EXCERPTED PASSAGE:
Since the embarrassing impeachment and failed conviction of President Andrew Johnson in 1868, Americans more or less had avoided that ultimate constitutional method of removing a chief executive from power. The Johnson impeachment had been so steeped in personal hatred, political rivalry, and post-war agendas that the failure by one vote in the Senate to remove the impeached Johnson more or less discredited the process for a century.

The 1974 Watergate impeachment inquiry saga was framed in opposition to the way Johnson had been impeached, inasmuch as anyone still remembered the particulars of that long-ago fiasco. That is, a special prosecutor, first Archibald Cox and then Leon Jaworski, was appointed to investigate the break-in and the so-called Watergate cover-up.

Democratic moderates like Representative Peter Rodino (D-N.J.) and Senator Sam Ervin (D-N.C.) gave the impeachment inquiries a patina of bipartisanship, both giving time for the targeted president’s defenders to produce witnesses and conduct cross-examinations. Neither released the phone records of their political counterparts on their respective committees. By the time a now-unpopular Richard Nixon resigned in August 1974 to avoid impeachment by an impending overwhelming vote, he had lost public support and gained bipartisan congressional opposition.

Bill Clinton, unlike Nixon, but like Johnson, was both impeached and acquitted in the Senate. Like Nixon, he had easily won a prior reelection (1996). But, unlike Nixon, Clinton was still reigning over a booming economy and enjoyed relatively high popularity—at least on poll questions other than character and morality. Independent counsel Ken Starr, like Leon Jaworski, found Clinton likely to have committed felonious acts. Indeed, he was impeached on grounds of obstructing justice and perjury by the full House on a mostly partisan vote, which nonetheless saw a handful of both Democrats and Republicans respectively cross party lines.

GIVEN PROBLEM A:
Answer these questions about the impeachment passage:
(i) In what year was Andrew Johnson impeached?
(ii) Who were the two special prosecutors appointed to investigate Watergate?
(iii) On what grounds did the full House impeach Bill Clinton?

RECORDS FOR PROCESSING:

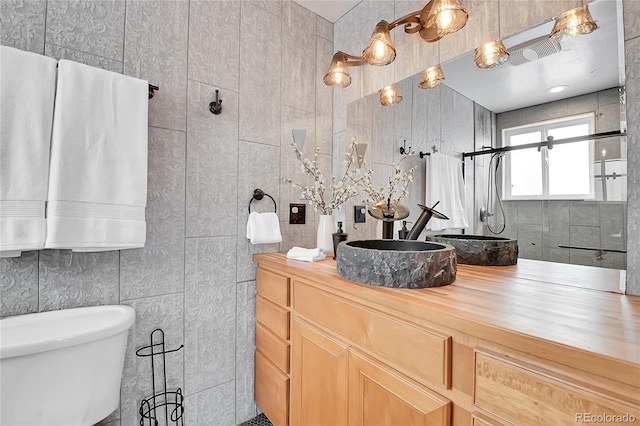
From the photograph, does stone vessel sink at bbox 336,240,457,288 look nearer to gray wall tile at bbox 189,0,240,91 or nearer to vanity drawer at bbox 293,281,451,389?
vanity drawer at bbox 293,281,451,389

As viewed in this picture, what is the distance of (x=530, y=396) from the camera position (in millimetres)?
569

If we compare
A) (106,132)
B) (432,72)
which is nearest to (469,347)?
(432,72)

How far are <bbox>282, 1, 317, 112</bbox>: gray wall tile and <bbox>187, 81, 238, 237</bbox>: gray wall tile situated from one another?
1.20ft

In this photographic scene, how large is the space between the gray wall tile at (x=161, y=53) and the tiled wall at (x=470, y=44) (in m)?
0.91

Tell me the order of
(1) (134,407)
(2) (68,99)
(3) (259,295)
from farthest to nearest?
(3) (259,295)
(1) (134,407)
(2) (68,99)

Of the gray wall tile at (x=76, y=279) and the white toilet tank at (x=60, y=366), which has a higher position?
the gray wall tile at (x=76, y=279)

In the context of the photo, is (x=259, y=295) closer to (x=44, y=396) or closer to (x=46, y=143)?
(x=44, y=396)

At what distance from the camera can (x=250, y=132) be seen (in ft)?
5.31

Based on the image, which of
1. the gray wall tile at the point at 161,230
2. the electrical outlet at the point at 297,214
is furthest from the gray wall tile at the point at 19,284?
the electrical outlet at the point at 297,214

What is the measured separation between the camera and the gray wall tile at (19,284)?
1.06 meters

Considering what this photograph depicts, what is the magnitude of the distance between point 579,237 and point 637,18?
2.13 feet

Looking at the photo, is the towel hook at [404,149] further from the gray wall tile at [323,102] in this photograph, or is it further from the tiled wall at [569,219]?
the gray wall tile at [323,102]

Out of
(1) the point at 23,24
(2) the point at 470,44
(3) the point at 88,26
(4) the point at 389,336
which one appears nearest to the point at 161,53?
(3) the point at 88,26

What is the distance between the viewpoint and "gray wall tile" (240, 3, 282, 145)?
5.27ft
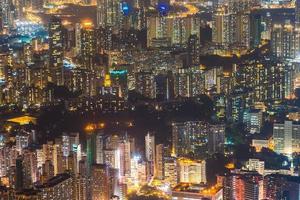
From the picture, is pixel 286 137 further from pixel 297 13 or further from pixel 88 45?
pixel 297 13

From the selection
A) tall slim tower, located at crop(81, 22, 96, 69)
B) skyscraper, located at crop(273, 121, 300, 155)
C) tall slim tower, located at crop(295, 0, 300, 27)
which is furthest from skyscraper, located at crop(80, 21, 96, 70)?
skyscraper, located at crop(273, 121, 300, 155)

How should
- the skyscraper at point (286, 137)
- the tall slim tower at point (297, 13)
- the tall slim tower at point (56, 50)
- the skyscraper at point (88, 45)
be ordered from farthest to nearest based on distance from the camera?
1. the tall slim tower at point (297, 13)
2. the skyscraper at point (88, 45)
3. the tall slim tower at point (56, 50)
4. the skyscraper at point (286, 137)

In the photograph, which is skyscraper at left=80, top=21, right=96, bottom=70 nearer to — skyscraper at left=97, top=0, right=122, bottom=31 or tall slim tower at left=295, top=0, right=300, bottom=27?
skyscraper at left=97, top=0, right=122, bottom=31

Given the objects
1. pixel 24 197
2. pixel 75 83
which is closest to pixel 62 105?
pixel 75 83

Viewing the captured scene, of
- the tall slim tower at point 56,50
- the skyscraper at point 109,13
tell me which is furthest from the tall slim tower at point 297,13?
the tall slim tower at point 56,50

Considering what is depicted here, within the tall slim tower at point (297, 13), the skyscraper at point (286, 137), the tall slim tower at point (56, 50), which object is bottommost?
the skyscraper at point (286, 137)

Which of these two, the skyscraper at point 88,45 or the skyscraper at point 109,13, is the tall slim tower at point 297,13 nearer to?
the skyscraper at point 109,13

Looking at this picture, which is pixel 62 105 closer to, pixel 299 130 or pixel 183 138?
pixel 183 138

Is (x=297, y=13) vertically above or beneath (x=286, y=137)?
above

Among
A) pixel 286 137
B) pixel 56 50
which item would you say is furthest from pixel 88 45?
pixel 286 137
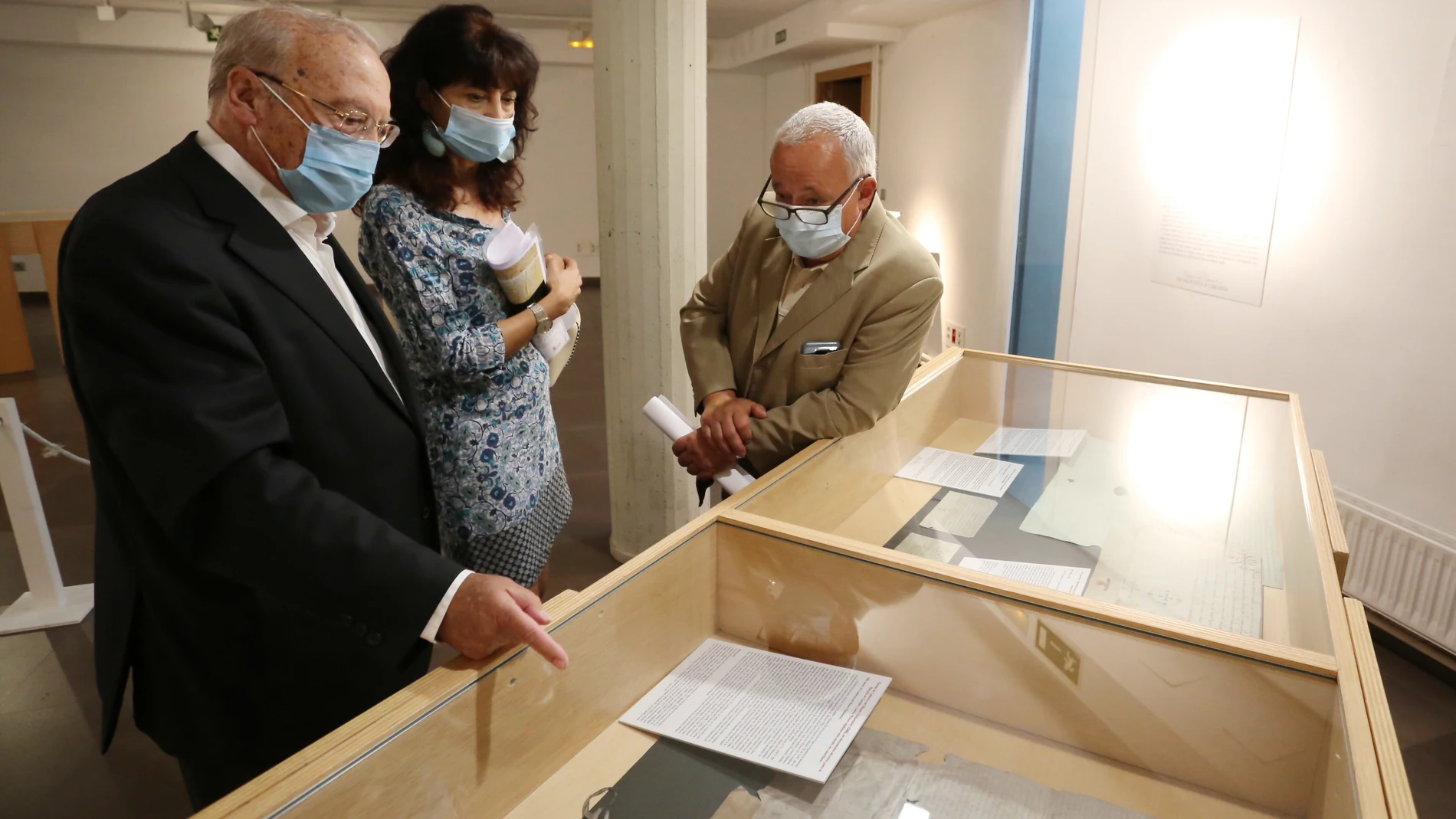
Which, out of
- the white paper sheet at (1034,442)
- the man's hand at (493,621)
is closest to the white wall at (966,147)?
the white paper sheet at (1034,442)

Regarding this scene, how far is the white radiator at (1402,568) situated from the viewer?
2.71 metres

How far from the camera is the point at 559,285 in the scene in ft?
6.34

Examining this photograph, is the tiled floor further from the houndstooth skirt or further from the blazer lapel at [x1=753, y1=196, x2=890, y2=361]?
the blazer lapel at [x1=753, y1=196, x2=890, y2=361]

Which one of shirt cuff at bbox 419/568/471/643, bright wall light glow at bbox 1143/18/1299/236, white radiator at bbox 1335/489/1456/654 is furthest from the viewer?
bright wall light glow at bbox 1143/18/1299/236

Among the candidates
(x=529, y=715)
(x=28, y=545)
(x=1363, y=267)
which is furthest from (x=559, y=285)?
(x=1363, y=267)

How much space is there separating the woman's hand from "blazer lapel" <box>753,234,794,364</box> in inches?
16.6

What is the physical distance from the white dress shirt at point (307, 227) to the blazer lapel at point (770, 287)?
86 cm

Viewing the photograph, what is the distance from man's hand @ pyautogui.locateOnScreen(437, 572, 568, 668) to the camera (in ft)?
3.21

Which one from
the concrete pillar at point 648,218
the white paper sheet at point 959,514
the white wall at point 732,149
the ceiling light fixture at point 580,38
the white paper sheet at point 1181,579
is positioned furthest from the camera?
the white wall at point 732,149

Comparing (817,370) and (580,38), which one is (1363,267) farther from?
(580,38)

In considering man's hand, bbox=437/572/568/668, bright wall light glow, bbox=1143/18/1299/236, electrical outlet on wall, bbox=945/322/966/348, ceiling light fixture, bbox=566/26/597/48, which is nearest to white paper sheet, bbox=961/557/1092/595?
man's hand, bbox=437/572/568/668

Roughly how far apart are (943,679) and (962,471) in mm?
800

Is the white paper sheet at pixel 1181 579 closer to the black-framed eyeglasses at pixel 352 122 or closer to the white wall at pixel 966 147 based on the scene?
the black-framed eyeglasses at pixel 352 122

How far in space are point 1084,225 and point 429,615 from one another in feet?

GIVEN PROBLEM B: Quote the records from the line containing "Which one of" through the end of the records.

TASK ANSWER A:
(i) 1868
(ii) Archibald Cox, then Leon Jaworski
(iii) Obstructing justice and perjury

TASK ANSWER B:
Which one of shirt cuff at bbox 419/568/471/643, bright wall light glow at bbox 1143/18/1299/236, white radiator at bbox 1335/489/1456/654 is furthest from the viewer?
bright wall light glow at bbox 1143/18/1299/236

Among the candidates
(x=529, y=715)
(x=28, y=545)
(x=1363, y=267)
which is furthest from (x=559, y=285)?
(x=1363, y=267)

How much space is there separating the woman's hand from "blazer lapel" <box>753,234,794,364</box> in inches?
16.6

What is the physical distance from the white dress shirt at point (307, 227) to the blazer lapel at point (770, 287)?
86 cm

Viewing the photograph, what is the distance from man's hand @ pyautogui.locateOnScreen(437, 572, 568, 668) to the camera (in ft)?
3.21

Which one from
the concrete pillar at point 648,218
the white paper sheet at point 959,514
the white wall at point 732,149
the ceiling light fixture at point 580,38
the white paper sheet at point 1181,579
is positioned furthest from the camera?
the white wall at point 732,149

Comparing (817,370) and (580,38), which one is (1363,267) farther from?
(580,38)

In considering man's hand, bbox=437/572/568/668, bright wall light glow, bbox=1143/18/1299/236, electrical outlet on wall, bbox=945/322/966/348, ceiling light fixture, bbox=566/26/597/48, which is nearest to white paper sheet, bbox=961/557/1092/595?
man's hand, bbox=437/572/568/668

Roughly how far apart are (943,679) and (962,471) in mm?
800

Is the white paper sheet at pixel 1181 579 closer to the black-framed eyeglasses at pixel 352 122 or closer to the white wall at pixel 966 147 based on the scene?
the black-framed eyeglasses at pixel 352 122

How far in space are point 1084,225 and point 429,615 from one another in feet?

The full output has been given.